Fresh Veggies

Fresh Veggies
great produce=Great eating

Wednesday, October 28, 2015

Fairytale Pumpkin roasted with walnuts and dried cranberries with Brussels sprouts; Tomato soup, Pumpkin and cinnamon soup; Roasted spaghetti squash gratin; Zucchini-Asian Eggplant sauce; Babaganoushe using own grown eggplants..from garden to pan in less than 3 mins..& not all Pumpkins are carved..PHOTOS of Prep for tomorrow's Deliveries



2 weeks in the California sunshine (on my front porch step) has caused some of the inside seeds to sprout, and has added to the sweetness of the pumpkin.

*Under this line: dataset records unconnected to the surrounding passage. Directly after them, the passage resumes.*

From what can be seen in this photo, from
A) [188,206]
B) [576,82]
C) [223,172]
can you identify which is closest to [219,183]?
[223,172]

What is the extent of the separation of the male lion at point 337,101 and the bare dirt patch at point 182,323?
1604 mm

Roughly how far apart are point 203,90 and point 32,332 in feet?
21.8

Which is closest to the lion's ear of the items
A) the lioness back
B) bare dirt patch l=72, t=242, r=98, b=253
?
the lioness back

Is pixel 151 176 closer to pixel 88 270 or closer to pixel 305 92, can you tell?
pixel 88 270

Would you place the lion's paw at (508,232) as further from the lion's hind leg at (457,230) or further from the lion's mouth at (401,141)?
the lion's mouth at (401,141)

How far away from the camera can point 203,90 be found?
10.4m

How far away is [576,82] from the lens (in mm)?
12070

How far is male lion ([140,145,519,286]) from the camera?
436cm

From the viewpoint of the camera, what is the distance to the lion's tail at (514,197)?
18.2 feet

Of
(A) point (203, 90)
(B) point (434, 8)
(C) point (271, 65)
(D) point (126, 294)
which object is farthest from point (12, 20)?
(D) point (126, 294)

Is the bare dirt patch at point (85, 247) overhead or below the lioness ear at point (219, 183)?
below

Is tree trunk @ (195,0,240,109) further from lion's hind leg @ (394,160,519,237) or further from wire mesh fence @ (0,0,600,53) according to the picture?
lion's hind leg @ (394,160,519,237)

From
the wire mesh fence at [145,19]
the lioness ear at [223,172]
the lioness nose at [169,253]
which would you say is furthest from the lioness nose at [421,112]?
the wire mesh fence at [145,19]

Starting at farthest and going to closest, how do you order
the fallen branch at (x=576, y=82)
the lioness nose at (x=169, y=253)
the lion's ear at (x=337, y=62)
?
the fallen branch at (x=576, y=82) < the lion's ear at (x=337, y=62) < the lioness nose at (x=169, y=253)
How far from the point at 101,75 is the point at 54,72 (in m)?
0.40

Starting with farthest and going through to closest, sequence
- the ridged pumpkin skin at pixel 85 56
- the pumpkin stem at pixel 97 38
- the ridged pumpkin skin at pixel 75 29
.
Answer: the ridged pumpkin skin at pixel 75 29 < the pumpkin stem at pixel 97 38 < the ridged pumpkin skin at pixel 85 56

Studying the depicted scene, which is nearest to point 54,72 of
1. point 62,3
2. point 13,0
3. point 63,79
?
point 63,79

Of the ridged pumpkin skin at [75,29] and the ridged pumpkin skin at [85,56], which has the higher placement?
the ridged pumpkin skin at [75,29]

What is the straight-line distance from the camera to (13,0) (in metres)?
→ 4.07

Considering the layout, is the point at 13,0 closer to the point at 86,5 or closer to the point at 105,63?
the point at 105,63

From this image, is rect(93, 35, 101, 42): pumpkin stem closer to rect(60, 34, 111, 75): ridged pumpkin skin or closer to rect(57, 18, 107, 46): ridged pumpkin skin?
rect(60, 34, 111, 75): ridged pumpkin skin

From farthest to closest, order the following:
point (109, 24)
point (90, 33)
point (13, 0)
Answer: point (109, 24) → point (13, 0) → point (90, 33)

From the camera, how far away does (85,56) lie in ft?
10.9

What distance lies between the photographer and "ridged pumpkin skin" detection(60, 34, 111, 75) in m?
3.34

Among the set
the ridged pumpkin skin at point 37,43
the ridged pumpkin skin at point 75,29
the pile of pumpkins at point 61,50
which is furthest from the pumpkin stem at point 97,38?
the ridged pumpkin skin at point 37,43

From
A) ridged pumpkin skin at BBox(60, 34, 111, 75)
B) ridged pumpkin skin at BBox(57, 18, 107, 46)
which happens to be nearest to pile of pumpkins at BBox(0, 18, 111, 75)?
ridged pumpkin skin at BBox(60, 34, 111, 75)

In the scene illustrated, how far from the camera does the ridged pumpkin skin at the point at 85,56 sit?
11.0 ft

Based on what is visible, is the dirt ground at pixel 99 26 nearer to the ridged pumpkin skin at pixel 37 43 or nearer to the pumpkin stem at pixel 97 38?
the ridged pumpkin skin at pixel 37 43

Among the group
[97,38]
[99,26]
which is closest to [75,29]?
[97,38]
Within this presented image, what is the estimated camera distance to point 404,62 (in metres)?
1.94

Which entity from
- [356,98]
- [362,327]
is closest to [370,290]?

One half  of this pumpkin (weighs 10 pounds) I am roasting whole for use at Thanksgiving in my pumpkin pies





Pasta sauce base made with own grown Asian eggplants. own grown peppers, onions, garlic and white wine, will add a tomato sauce, chopped zucchini and cook slowly for 1 hour..to be served with cooked pasta at client's home

These pumpkins have now become my all time faves..very deep colors and sweet flavors, and lots of flesh for recipes

Roasted Pumpkin with walnuts, dried cranberries and cinnamon..later will add cooked sprouts with fresh rosemary, sage, onions and garlic

Baked/roasted spaghetti squash for the gratin

Stewing the tomatoes for the gratin

Layers of cooked spaghetti squash, cheese, stewed tomatoes and basil to be baked at client's home

Chickpea and white eggplant dip

Pumpkin soup

Vegan cream of tomato soup, this one made with cashew milk

The completed roasted pumpkin with Brussels sprouts, walnuts and dried cranberries will be served with steamed quinoa


I love this time of year, where most of the fresh vegetables are naturally orange, such a happy color.
Usually in Southern California it is cooler, but as has become the norm now, we are headed for another heatwave.

These dishes are perfect for any type of weather as the soups are great served at room temp or even chilled, and the roasted pumpkin and squash gratins go well with any green salad or, my fave a crisp green apple and cabbage slaw.